Wenn man so will, ist Teil unseres Geschäftsmodells, Firmen zu mehr Nachhaltigkeit zu verhelfen.
Obwohl wir als Unternehmen finanziell am Markt bestehen müssen, steht bei TerraCycle das Umweltengagement im Vordergrund. Das heißt, dass wir fast den kompletten Gewinn wieder reinvestieren, um unsere Programme weiterausbauen zu können. Unser Hauptgeschäft ist es mit Herstellerfirmen und Fabriken zusammenzuarbeiten, um mit ihnen gemeinsam umweltfreundliche Lösungen für ihre schwer-recycelbaren Verpackungen und Produkte zu finden, und diese durch Recycling oder Kaskadennutzung wieder in den Produktkreislauf einzufügen.
Dadurch können Ressourcen gespart, neue Müllproduktion minimiert werden und Herstellerfirmen können selbst Verantwortung für die Wiederverwertung ihrer Produkte übernehmen. Wenn man so will, ist Teil unseres Geschäftsmodells, Firmen zu mehr Nachhaltigkeit zu verhelfen.
Haben Sie eigentlich ein finanzielles Interesse daran, dass sich an unserer heutigen Konsum- und Wegwerfgesellschaft nicht viel ändert, damit Ihnen die Aufträge nicht ausgehen?
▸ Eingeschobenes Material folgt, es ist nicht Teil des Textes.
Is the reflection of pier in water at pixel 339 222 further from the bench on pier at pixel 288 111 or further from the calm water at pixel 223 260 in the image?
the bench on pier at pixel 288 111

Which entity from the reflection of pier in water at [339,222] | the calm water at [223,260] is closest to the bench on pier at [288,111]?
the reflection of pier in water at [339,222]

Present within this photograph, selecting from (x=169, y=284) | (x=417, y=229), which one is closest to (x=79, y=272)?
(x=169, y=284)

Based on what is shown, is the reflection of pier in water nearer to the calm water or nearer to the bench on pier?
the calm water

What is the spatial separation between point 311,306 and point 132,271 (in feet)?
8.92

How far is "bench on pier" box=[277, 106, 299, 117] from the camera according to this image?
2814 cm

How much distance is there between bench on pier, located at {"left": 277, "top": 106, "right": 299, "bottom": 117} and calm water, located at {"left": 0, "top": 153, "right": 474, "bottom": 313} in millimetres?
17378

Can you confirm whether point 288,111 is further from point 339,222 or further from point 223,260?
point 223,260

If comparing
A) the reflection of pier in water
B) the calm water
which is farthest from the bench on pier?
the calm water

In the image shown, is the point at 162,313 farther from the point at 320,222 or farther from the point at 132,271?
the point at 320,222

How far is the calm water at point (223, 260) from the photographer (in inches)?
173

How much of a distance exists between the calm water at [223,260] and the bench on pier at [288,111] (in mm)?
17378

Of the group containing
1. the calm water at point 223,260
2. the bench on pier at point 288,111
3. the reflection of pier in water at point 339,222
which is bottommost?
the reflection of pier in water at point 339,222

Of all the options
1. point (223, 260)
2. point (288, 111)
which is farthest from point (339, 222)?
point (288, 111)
Diese Frage höre ich oft. Wir verdienen im Moment tatsächlich unser Geld damit, Dinge zu recyclen, die im Sinne des Umweltschutzes idealerweise gar nicht erst produziert werden sollten. TerraCycle ist als eine Antwort auf die Probleme unserer heutigen Konsum- und Wegwerfgesellschaft entstanden, um umweltverträglichere Lösungen für verbrauchte Plastik-Verpackungen und -güter zu finden.
Wenn diese Mengen an Plastikmüll schon produziert werden, dann lasst uns wenigstens dafür sorgen, dass die gebrauchten Materialien im Kreislauf bleiben
Diese Güter und Verpackungen werden zurzeit in großen Mengen produziert und sind in den meisten Fällen auch oft eine praktische Art, um Verbrauchsgüter sicher von a nach b zu bringen, ob wir das nun gut finden oder nicht.
Und solange diese Güter von den Herstellerfirmen produziert und von den Konsumenten angenommen und genutzt werden, solange brauchen wir Lösungen, damit die genutzten Stoffe wieder einem Kreislauf zugeführt werden.
Das ist zumindest sehr viel besser, als diese Ressourcen auf Müllhalden langsam verrotten zu lassen oder in der Müllverbrennung zu verfeuern.
Wenn diese Mengen an Plastikmüll schon produziert werden, dann lasst uns wenigstens dafür sorgen, dass die gebrauchten Materialien im Kreislauf bleiben und nicht auf Nimmerwiedersehen verschwinden. Aber es wäre natürlich schöner, wenn wir erst gar nicht gebraucht würden und wir würden uns freuen, wenn unsere Dienstleistungen eines Tages überflüssig würden.
Dann werden wir unsere Energien in andere sinnvolle und hilfreiche Projekte stecken.